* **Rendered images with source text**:
--------

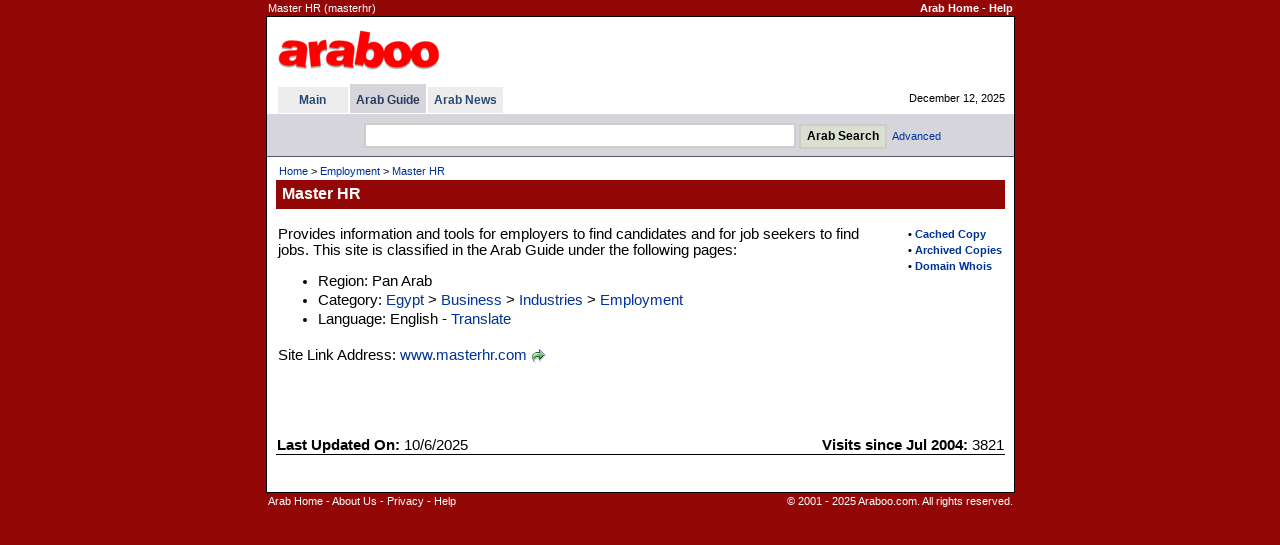

--- FILE ---
content_type: text/html
request_url: http://www.araboo.com/site/egypt-masterhr-38582
body_size: 7249
content:

<!DOCTYPE HTML PUBLIC "-//W3C//DTD HTML 4.01 Transitional//EN">
<html>
<head>
<title>Master HR</title>


<meta name="keywords" content="master hr www masterhr com human resources masters">
<meta name="description" content="Provides information and tools for employers to find candidates and for job seekers to find jobs.">
<meta http-equiv="Content-Type" content="text/html; charset=iso-8859-1">
<link href=/dir/ss9968f.css rel=stylesheet type=text/css>
<meta name="viewport" content="width=device-width, initial-scale=0.54">

</head>


<body bgcolor=#940707 text=#000000 link=#003399 vlink=#2F5A77 alink=#FF9933 leftmargin=0 topmargin=0 marginwidth=0 marginheight=0>

<table width=749 align=center border=0 cellspacing=1 class=TopInfo><tr>
 <td>Master HR (masterhr)</td>
 <td align=right nowrap><b><a href=http://www.araboo.com/ class=TopInfo>Arab Home</a>
  - <a href=/dir/help-search.asp class=TopInfo>Help</a>
 </b></td>
</tr></table>
<table width=749 align=center border=0 cellpadding=0 cellspacing=0 style='border: 1px solid #000000'><tr><td>
<table width=100% border=0 cellpadding=0 cellspacing=0 bgcolor=#FFFFFF><tr>
<td width=8 nowrap></td>
<td>

<table width=100% border=0 cellpadding=0 cellspacing=0 class=TinyW><tr>
<td height=67 width=80% >
  <table border=0><tr><td>
<a href=/><img border=0 title="Arab - Araboo.com" src=/i/logos/araboologo4.gif alt="Arab - Araboo.com"></a>
  </td></tr></table>
</td>
<td align=right nowrap>

</td>
<td width=12 nowrap></td>
<td width=330 align=center nowrap>

</td>
</tr></table>

<table width=100% border=0 cellpadding=0 cellspacing=0 class=Tiny><tr>
<td width=1 nowrap></td>



<td nowrap>

<table border=0 cellpadding=0 cellspacing=0 class=Tiny>


<tr>

<td></td>
<td></td>

<td></td>
<th bgcolor=#D5D5DB height=3></th>

<td></td>
<td></td>

<td></td>
<td></td>

<td></td>

</tr>



<tr>

<td width=2 nowrap></td>
<th bgcolor=#EDEDED nowrap width=70><a href=/ title="Arab" class=Tab>Main</a></th>

<td width=2 nowrap></td>
<th bgcolor=#D5D5DB nowrap>&nbsp; <a href=/dir/directory title="Arab Guide" class=TabSel>Arab Guide</a> &nbsp;</th>

<td width=2 nowrap></td>
<th bgcolor=#EDEDED nowrap>&nbsp; <a href=/news/ title="Arab News" class=Tab>Arab News</a> &nbsp;</th>

<td width=2 height=26 nowrap></td>

</tr>











</table>

</td>




<td width=90% nowrap align=right>December 12, 2025</td>
</tr></table>


</td>
<td width=9 nowrap></td>
</tr></table>
<table width=100% border=0 cellpadding=0 cellspacing=0 bgcolor=#FFFFFF><tr><td height=1><table cellpadding=0 cellspacing=0 border=0><tr><td height=1></td></tr></table></td></tr></table>




<table width=100% bgcolor=#D5D5DB border=0 cellpadding=0 cellspacing=0><tr><td align=center>



<table border=0 cellpadding=1 cellspacing=0><tr><td></td></tr></table>

<table align=center border=0 cellspacing=6 class=Tiny><tr>
<form method=GET action=/dir/search.asp>

<td width=16 nowrap></td>
<td>
<input title='Arab Search' type=text name=q size=52 class=Forms style='height:25px'> <input type=submit value='Arab Search' title='Arab Search' class=Buttons style='font-weight:bold;height:25px'>&nbsp; <a class=NoD href=/dir/advsearch.asp class=SubTab>Advanced</a>
</td>

</form>
</tr></table>



</td></tr></table>




<table width=100% border=0 cellpadding=0 cellspacing=0 bgcolor=#555564><tr><td height=1><table cellpadding=0 cellspacing=0 border=0><tr><td height=1></td></tr></table></td></tr></table>
<table width=100% border=0 cellpadding=0 cellspacing=0 bgcolor=#FFFFFF class=Cont><tr valign=top><td width=4 nowrap></td><td width=100% >
<table width=100% border=0 cellpadding=5 cellspacing=0 class=Cont><tr><td>

<table width=100% border=0 class=Tiny><tr><td><a href=/ class=TinyND>Home</a> &gt; <a href=/dir/egypt-employment class=TinyND>Employment</a> &gt; <a href=/site/egypt-masterhr-38582 class=TinyND>Master HR</a></td></tr></table>

<table width=100% border=0 cellpadding=2 cellspacing=0 bgcolor=#940707 class=TinyW><tr>
 <td width=1 nowrap></td>
 <td width=100% height=29 class=PageTitle>Master HR</td>
 <td nowrap><b>

 </b></td>
 <td width=1 nowrap></td>
</tr></table>

</td></tr></table>
<table border=0 cellpadding=0 cellspacing=1><tr><td></td></tr></table><table width=100% border=0 cellspacing=0 cellpadding=5 class=Cont><tr valign=top><td width=100% >







<table width=100% border=0 cellpadding=0 cellspacing=0 class=Cont><tr valign=top>
<td width=99% >

<table align=right border=0>
<tr><td width=9></td><td></td><td width=3></td></tr><tr><td width=9></td><td colspan=2 class=Tiny><b>&#8226; <a class=NoD rel=nofollow href=http://www.google.com/search?q=cache:http://www.masterhr.com/ target=_blank>Cached Copy</a></b></td></tr><tr><td width=9></td><td colspan=2 class=Tiny><b>&#8226; <a class=NoD rel=nofollow href=http://web.archive.org/web/*/http://www.masterhr.com/ target=_blank>Archived Copies</a></b></td></tr><tr><td width=9></td><td colspan=2 class=Tiny><b>&#8226; <a class=NoD rel=nofollow href=http://whois.domaintools.com/www.masterhr.com target=_blank>Domain Whois</a></b></td></tr>
</table>

<table border=0 cellspacing=1 class=Cont><tr><td></td></tr><tr><td>Provides information and tools for employers to find candidates and for job seekers to find jobs. This site is classified in the Arab Guide under the following pages:<ul><li>Region: Pan Arab</li><li>Category: <a class=NoD href=/dir/egypt>Egypt</a> &gt; <a class=NoD href=/dir/egypt-business>Business</a> &gt; <a class=NoD href=/dir/egypt-industries>Industries</a> &gt; <a class=NoD href=/dir/egypt-employment>Employment</a></li><li>Language: English - <a class=NoD rel=nofollow href=https://translate.google.com/translate?hl=en&sl=en&tl=ar&u=http://www.masterhr.com/ target=_blank>Translate</a></li></ul></td></tr><tr><td></td></tr><tr><td>Site Link Address: <a target=_blank href=http://www.masterhr.com/ class=NoD>www.masterhr.com</a> <a rel=nofollow href=/dir/g.asp?l=38582 target=_blank><img border=0 src=/i/i/g.gif alt=Go align=absmiddle></a><br><br></td></tr></table><br>





<table border=0><tr><td></td></tr></table>

<br>








<br><table width=100% border=0 cellpadding=1 cellspacing=0 class=Cont><tr><td><b>Last Updated On:</b> 10/6/2025</td><td align=right><b>Visits since Jul 2004:</b> 3821</td></tr></table><table width=100% cellpadding=0 cellspacing=0 border=0 bgcolor=#000000><tr><td height=1><table cellpadding=0 cellspacing=0 border=0><tr><td height=1></td></tr></table></td></tr></table><br><br>















</td>

</tr></table>











</td></tr></table></td><td width=4 nowrap></td></tr></table></td></tr></table>
<table width=749 align=center border=0 cellspacing=1 class=TopInfo>
<tr valign=top>
<td><a href=http://www.araboo.com/ class=TopInfo>Arab Home</a>
- <a href=/main/about.asp class=TopInfo>About Us</a>

- <a href=/main/privacy.asp class=TopInfo>Privacy</a>
- <a href=/dir/help-search.asp class=TopInfo>Help</a>
</td>
<td align=right>
&copy; 2001 - 2025 Araboo.com. All rights reserved.
</td>
</tr>
</table>
<br><br><br><br>


</body>

</html>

--------

* **WHAT TO DO**: With the images left out, set down every entry exactly.

* **TASK RESULT**:
--- FILE ---
content_type: text/html
request_url: http://www.araboo.com/site/egypt-masterhr-38582
body_size: 7249
content:

<!DOCTYPE HTML PUBLIC "-//W3C//DTD HTML 4.01 Transitional//EN">
<html>
<head>
<title>Master HR</title>


<meta name="keywords" content="master hr www masterhr com human resources masters">
<meta name="description" content="Provides information and tools for employers to find candidates and for job seekers to find jobs.">
<meta http-equiv="Content-Type" content="text/html; charset=iso-8859-1">
<link href=/dir/ss9968f.css rel=stylesheet type=text/css>
<meta name="viewport" content="width=device-width, initial-scale=0.54">

</head>


<body bgcolor=#940707 text=#000000 link=#003399 vlink=#2F5A77 alink=#FF9933 leftmargin=0 topmargin=0 marginwidth=0 marginheight=0>

<table width=749 align=center border=0 cellspacing=1 class=TopInfo><tr>
 <td>Master HR (masterhr)</td>
 <td align=right nowrap><b><a href=http://www.araboo.com/ class=TopInfo>Arab Home</a>
  - <a href=/dir/help-search.asp class=TopInfo>Help</a>
 </b></td>
</tr></table>
<table width=749 align=center border=0 cellpadding=0 cellspacing=0 style='border: 1px solid #000000'><tr><td>
<table width=100% border=0 cellpadding=0 cellspacing=0 bgcolor=#FFFFFF><tr>
<td width=8 nowrap></td>
<td>

<table width=100% border=0 cellpadding=0 cellspacing=0 class=TinyW><tr>
<td height=67 width=80% >
  <table border=0><tr><td>
<a href=/><img border=0 title="Arab - Araboo.com" src=/i/logos/araboologo4.gif alt="Arab - Araboo.com"></a>
  </td></tr></table>
</td>
<td align=right nowrap>

</td>
<td width=12 nowrap></td>
<td width=330 align=center nowrap>

</td>
</tr></table>

<table width=100% border=0 cellpadding=0 cellspacing=0 class=Tiny><tr>
<td width=1 nowrap></td>



<td nowrap>

<table border=0 cellpadding=0 cellspacing=0 class=Tiny>


<tr>

<td></td>
<td></td>

<td></td>
<th bgcolor=#D5D5DB height=3></th>

<td></td>
<td></td>

<td></td>
<td></td>

<td></td>

</tr>



<tr>

<td width=2 nowrap></td>
<th bgcolor=#EDEDED nowrap width=70><a href=/ title="Arab" class=Tab>Main</a></th>

<td width=2 nowrap></td>
<th bgcolor=#D5D5DB nowrap>&nbsp; <a href=/dir/directory title="Arab Guide" class=TabSel>Arab Guide</a> &nbsp;</th>

<td width=2 nowrap></td>
<th bgcolor=#EDEDED nowrap>&nbsp; <a href=/news/ title="Arab News" class=Tab>Arab News</a> &nbsp;</th>

<td width=2 height=26 nowrap></td>

</tr>











</table>

</td>




<td width=90% nowrap align=right>December 12, 2025</td>
</tr></table>


</td>
<td width=9 nowrap></td>
</tr></table>
<table width=100% border=0 cellpadding=0 cellspacing=0 bgcolor=#FFFFFF><tr><td height=1><table cellpadding=0 cellspacing=0 border=0><tr><td height=1></td></tr></table></td></tr></table>




<table width=100% bgcolor=#D5D5DB border=0 cellpadding=0 cellspacing=0><tr><td align=center>



<table border=0 cellpadding=1 cellspacing=0><tr><td></td></tr></table>

<table align=center border=0 cellspacing=6 class=Tiny><tr>
<form method=GET action=/dir/search.asp>

<td width=16 nowrap></td>
<td>
<input title='Arab Search' type=text name=q size=52 class=Forms style='height:25px'> <input type=submit value='Arab Search' title='Arab Search' class=Buttons style='font-weight:bold;height:25px'>&nbsp; <a class=NoD href=/dir/advsearch.asp class=SubTab>Advanced</a>
</td>

</form>
</tr></table>



</td></tr></table>




<table width=100% border=0 cellpadding=0 cellspacing=0 bgcolor=#555564><tr><td height=1><table cellpadding=0 cellspacing=0 border=0><tr><td height=1></td></tr></table></td></tr></table>
<table width=100% border=0 cellpadding=0 cellspacing=0 bgcolor=#FFFFFF class=Cont><tr valign=top><td width=4 nowrap></td><td width=100% >
<table width=100% border=0 cellpadding=5 cellspacing=0 class=Cont><tr><td>

<table width=100% border=0 class=Tiny><tr><td><a href=/ class=TinyND>Home</a> &gt; <a href=/dir/egypt-employment class=TinyND>Employment</a> &gt; <a href=/site/egypt-masterhr-38582 class=TinyND>Master HR</a></td></tr></table>

<table width=100% border=0 cellpadding=2 cellspacing=0 bgcolor=#940707 class=TinyW><tr>
 <td width=1 nowrap></td>
 <td width=100% height=29 class=PageTitle>Master HR</td>
 <td nowrap><b>

 </b></td>
 <td width=1 nowrap></td>
</tr></table>

</td></tr></table>
<table border=0 cellpadding=0 cellspacing=1><tr><td></td></tr></table><table width=100% border=0 cellspacing=0 cellpadding=5 class=Cont><tr valign=top><td width=100% >







<table width=100% border=0 cellpadding=0 cellspacing=0 class=Cont><tr valign=top>
<td width=99% >

<table align=right border=0>
<tr><td width=9></td><td></td><td width=3></td></tr><tr><td width=9></td><td colspan=2 class=Tiny><b>&#8226; <a class=NoD rel=nofollow href=http://www.google.com/search?q=cache:http://www.masterhr.com/ target=_blank>Cached Copy</a></b></td></tr><tr><td width=9></td><td colspan=2 class=Tiny><b>&#8226; <a class=NoD rel=nofollow href=http://web.archive.org/web/*/http://www.masterhr.com/ target=_blank>Archived Copies</a></b></td></tr><tr><td width=9></td><td colspan=2 class=Tiny><b>&#8226; <a class=NoD rel=nofollow href=http://whois.domaintools.com/www.masterhr.com target=_blank>Domain Whois</a></b></td></tr>
</table>

<table border=0 cellspacing=1 class=Cont><tr><td></td></tr><tr><td>Provides information and tools for employers to find candidates and for job seekers to find jobs. This site is classified in the Arab Guide under the following pages:<ul><li>Region: Pan Arab</li><li>Category: <a class=NoD href=/dir/egypt>Egypt</a> &gt; <a class=NoD href=/dir/egypt-business>Business</a> &gt; <a class=NoD href=/dir/egypt-industries>Industries</a> &gt; <a class=NoD href=/dir/egypt-employment>Employment</a></li><li>Language: English - <a class=NoD rel=nofollow href=https://translate.google.com/translate?hl=en&sl=en&tl=ar&u=http://www.masterhr.com/ target=_blank>Translate</a></li></ul></td></tr><tr><td></td></tr><tr><td>Site Link Address: <a target=_blank href=http://www.masterhr.com/ class=NoD>www.masterhr.com</a> <a rel=nofollow href=/dir/g.asp?l=38582 target=_blank><img border=0 src=/i/i/g.gif alt=Go align=absmiddle></a><br><br></td></tr></table><br>





<table border=0><tr><td></td></tr></table>

<br>








<br><table width=100% border=0 cellpadding=1 cellspacing=0 class=Cont><tr><td><b>Last Updated On:</b> 10/6/2025</td><td align=right><b>Visits since Jul 2004:</b> 3821</td></tr></table><table width=100% cellpadding=0 cellspacing=0 border=0 bgcolor=#000000><tr><td height=1><table cellpadding=0 cellspacing=0 border=0><tr><td height=1></td></tr></table></td></tr></table><br><br>















</td>

</tr></table>











</td></tr></table></td><td width=4 nowrap></td></tr></table></td></tr></table>
<table width=749 align=center border=0 cellspacing=1 class=TopInfo>
<tr valign=top>
<td><a href=http://www.araboo.com/ class=TopInfo>Arab Home</a>
- <a href=/main/about.asp class=TopInfo>About Us</a>

- <a href=/main/privacy.asp class=TopInfo>Privacy</a>
- <a href=/dir/help-search.asp class=TopInfo>Help</a>
</td>
<td align=right>
&copy; 2001 - 2025 Araboo.com. All rights reserved.
</td>
</tr>
</table>
<br><br><br><br>


</body>

</html>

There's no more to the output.